If you really do mean a regular polytope, there are only a few candidates to check out.
It's certainly not any of the Platonic solids, their $f$-vectors are $(4, 6, 4), (8, 12, 6), (6, 12, 8), (12, 30, 20)$, and $(20, 30, 12)$ for the tetrahedron, cube, octahedron, icosahedron, and dodecahedron, respectively. By $f$-vector I mean a vector consisting of the number of $0$-dimensional faces (vertices), $1$-dimensional faces (edges), and so on.
We'll focus on the three infinite families of regular polytopes next: The simplex, cube, and cross-polytope (dual to cubes, the octahedron is an example).
The $n$-dimensional simplex has $n+1$ vertices and ${n+1 \choose 2}$ edges. For $12$ vertices, we take $n = 11$, while ${12 \choose 2} = 66$, so a simplex is out.
For cubes, the $n$-dimensional cube has $2^n \neq 12$ vertices, so that's out as well.
For an $n$-dimensional cross polytope, we have $2n$ vertices (in bijection with the unit coordinate vectors $\{\pm e_i$}), so if it is a cross polytope, it must be $6$-dimensional. Unfortunately, each vertex is connected to all but $1$ other (the $\pm e_i$ vertex doesn't connect to $\mp e_i$), leading to $60$ edges.
That exhausts the infinite families, but there are still a few stragglers in $\Bbb R^4$ left to check. The $120$-cell and $600$-cell have far too many vertices ($600$ and $120$ respectively), leaving only the $24$-cell, which is the true black sheep of the regular polytope world, having no higher or lower dimensional analogs. The $24$-cell has $f$-vector $(24, 96, 96, 24)$. The vertices and edges are exactly twice what you're expecting, but it's still not quite right.

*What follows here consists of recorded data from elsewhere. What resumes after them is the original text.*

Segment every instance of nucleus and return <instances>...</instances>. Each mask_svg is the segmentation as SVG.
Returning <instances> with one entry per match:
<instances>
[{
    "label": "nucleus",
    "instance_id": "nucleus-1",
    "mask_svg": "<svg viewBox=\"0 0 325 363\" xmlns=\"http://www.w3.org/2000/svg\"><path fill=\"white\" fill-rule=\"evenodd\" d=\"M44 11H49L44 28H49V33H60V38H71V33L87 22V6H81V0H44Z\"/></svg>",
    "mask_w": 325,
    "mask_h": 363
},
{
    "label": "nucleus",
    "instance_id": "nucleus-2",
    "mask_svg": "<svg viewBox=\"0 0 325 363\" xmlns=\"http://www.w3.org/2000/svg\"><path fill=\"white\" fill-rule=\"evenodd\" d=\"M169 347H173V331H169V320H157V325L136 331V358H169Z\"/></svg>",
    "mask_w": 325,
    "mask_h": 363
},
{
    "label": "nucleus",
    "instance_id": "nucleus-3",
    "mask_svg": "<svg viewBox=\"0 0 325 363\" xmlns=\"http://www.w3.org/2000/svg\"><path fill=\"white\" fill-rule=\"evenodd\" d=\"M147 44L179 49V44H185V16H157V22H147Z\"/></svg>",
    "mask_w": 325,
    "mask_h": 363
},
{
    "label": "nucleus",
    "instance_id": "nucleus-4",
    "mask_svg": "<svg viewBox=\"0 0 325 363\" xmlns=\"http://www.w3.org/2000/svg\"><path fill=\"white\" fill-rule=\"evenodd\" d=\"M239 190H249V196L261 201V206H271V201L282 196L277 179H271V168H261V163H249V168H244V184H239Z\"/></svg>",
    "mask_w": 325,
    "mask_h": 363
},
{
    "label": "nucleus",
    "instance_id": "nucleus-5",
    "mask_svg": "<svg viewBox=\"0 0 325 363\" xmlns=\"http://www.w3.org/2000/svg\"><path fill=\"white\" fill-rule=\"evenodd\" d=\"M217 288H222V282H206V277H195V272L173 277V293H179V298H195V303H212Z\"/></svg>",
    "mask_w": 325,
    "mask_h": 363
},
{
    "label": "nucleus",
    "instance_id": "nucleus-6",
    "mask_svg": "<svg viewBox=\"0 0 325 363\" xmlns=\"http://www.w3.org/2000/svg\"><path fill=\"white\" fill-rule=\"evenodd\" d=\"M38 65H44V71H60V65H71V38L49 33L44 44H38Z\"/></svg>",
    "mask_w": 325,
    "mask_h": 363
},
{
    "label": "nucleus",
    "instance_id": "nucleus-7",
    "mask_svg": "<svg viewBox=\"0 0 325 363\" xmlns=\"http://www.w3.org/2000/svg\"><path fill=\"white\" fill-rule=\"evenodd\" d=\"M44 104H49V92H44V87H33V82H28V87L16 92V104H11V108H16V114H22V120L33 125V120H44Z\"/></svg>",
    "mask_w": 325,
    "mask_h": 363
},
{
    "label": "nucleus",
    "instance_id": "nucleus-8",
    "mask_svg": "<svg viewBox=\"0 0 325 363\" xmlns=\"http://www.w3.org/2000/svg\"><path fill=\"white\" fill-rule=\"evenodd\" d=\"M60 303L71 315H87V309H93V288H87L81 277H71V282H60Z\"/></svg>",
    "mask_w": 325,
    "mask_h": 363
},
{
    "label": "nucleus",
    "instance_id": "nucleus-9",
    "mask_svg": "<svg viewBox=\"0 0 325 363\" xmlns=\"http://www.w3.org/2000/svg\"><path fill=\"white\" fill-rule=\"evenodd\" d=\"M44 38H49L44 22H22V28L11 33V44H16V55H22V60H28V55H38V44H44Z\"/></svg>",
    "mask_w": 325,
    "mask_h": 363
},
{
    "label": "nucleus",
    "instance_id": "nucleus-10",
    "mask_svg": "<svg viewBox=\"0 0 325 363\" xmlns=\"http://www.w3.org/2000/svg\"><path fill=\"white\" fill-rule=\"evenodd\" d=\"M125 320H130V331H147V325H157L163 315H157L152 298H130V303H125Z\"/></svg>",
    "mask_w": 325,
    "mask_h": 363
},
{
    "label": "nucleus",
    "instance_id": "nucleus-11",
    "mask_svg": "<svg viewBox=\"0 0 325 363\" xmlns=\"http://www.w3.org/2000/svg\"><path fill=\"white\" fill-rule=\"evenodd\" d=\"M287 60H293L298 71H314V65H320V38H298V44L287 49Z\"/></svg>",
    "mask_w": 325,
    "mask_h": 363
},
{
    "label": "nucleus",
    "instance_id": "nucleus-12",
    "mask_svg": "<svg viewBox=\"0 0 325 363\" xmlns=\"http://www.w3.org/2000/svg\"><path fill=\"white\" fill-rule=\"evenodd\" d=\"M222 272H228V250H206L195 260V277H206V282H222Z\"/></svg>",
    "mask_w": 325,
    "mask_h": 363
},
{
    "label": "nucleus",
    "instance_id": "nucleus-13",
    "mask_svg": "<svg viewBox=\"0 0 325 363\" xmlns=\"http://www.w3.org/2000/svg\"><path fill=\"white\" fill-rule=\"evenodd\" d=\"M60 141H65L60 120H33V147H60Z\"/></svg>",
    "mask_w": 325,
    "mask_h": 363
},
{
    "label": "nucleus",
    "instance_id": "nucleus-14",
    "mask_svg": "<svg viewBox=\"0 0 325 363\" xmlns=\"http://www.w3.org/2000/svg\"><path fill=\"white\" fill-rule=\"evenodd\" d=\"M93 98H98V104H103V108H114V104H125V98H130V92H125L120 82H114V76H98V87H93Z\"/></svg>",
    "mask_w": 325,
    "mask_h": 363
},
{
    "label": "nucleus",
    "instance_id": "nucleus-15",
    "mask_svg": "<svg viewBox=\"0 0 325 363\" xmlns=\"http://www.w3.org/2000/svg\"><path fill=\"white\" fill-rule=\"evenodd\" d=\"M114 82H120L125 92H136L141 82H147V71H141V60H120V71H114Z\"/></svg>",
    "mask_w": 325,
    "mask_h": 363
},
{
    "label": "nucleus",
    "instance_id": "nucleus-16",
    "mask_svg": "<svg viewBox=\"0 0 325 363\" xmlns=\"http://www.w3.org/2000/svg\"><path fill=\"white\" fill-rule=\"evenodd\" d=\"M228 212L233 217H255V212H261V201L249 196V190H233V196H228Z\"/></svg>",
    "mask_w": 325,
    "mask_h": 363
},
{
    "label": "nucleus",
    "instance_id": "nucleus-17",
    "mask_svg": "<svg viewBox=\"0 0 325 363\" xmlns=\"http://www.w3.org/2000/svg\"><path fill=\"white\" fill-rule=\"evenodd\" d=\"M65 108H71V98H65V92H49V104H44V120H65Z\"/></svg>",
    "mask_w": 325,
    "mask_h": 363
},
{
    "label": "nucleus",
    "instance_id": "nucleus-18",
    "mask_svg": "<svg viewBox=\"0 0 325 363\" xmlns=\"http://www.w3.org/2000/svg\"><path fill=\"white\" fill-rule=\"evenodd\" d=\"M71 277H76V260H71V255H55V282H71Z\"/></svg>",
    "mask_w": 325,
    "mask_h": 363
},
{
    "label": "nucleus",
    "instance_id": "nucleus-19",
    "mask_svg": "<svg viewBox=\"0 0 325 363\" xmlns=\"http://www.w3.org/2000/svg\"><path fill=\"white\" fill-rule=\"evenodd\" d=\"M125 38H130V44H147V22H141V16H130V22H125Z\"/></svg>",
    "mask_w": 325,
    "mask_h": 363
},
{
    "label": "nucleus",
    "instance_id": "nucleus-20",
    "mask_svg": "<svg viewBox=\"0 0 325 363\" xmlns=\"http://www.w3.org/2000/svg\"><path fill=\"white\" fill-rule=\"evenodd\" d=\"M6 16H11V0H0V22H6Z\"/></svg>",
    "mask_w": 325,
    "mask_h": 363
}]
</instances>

Note that there is a larger class of polytopes that are vertex-transitive (rather than fully flag-transitive) called uniform polytopes, of which yours would be an example. However, I'm not familiar with their classification.
You probably do have an interesting (at least abstract) polytope! It just can't be an regular polytope realizable in any $\Bbb R^n$.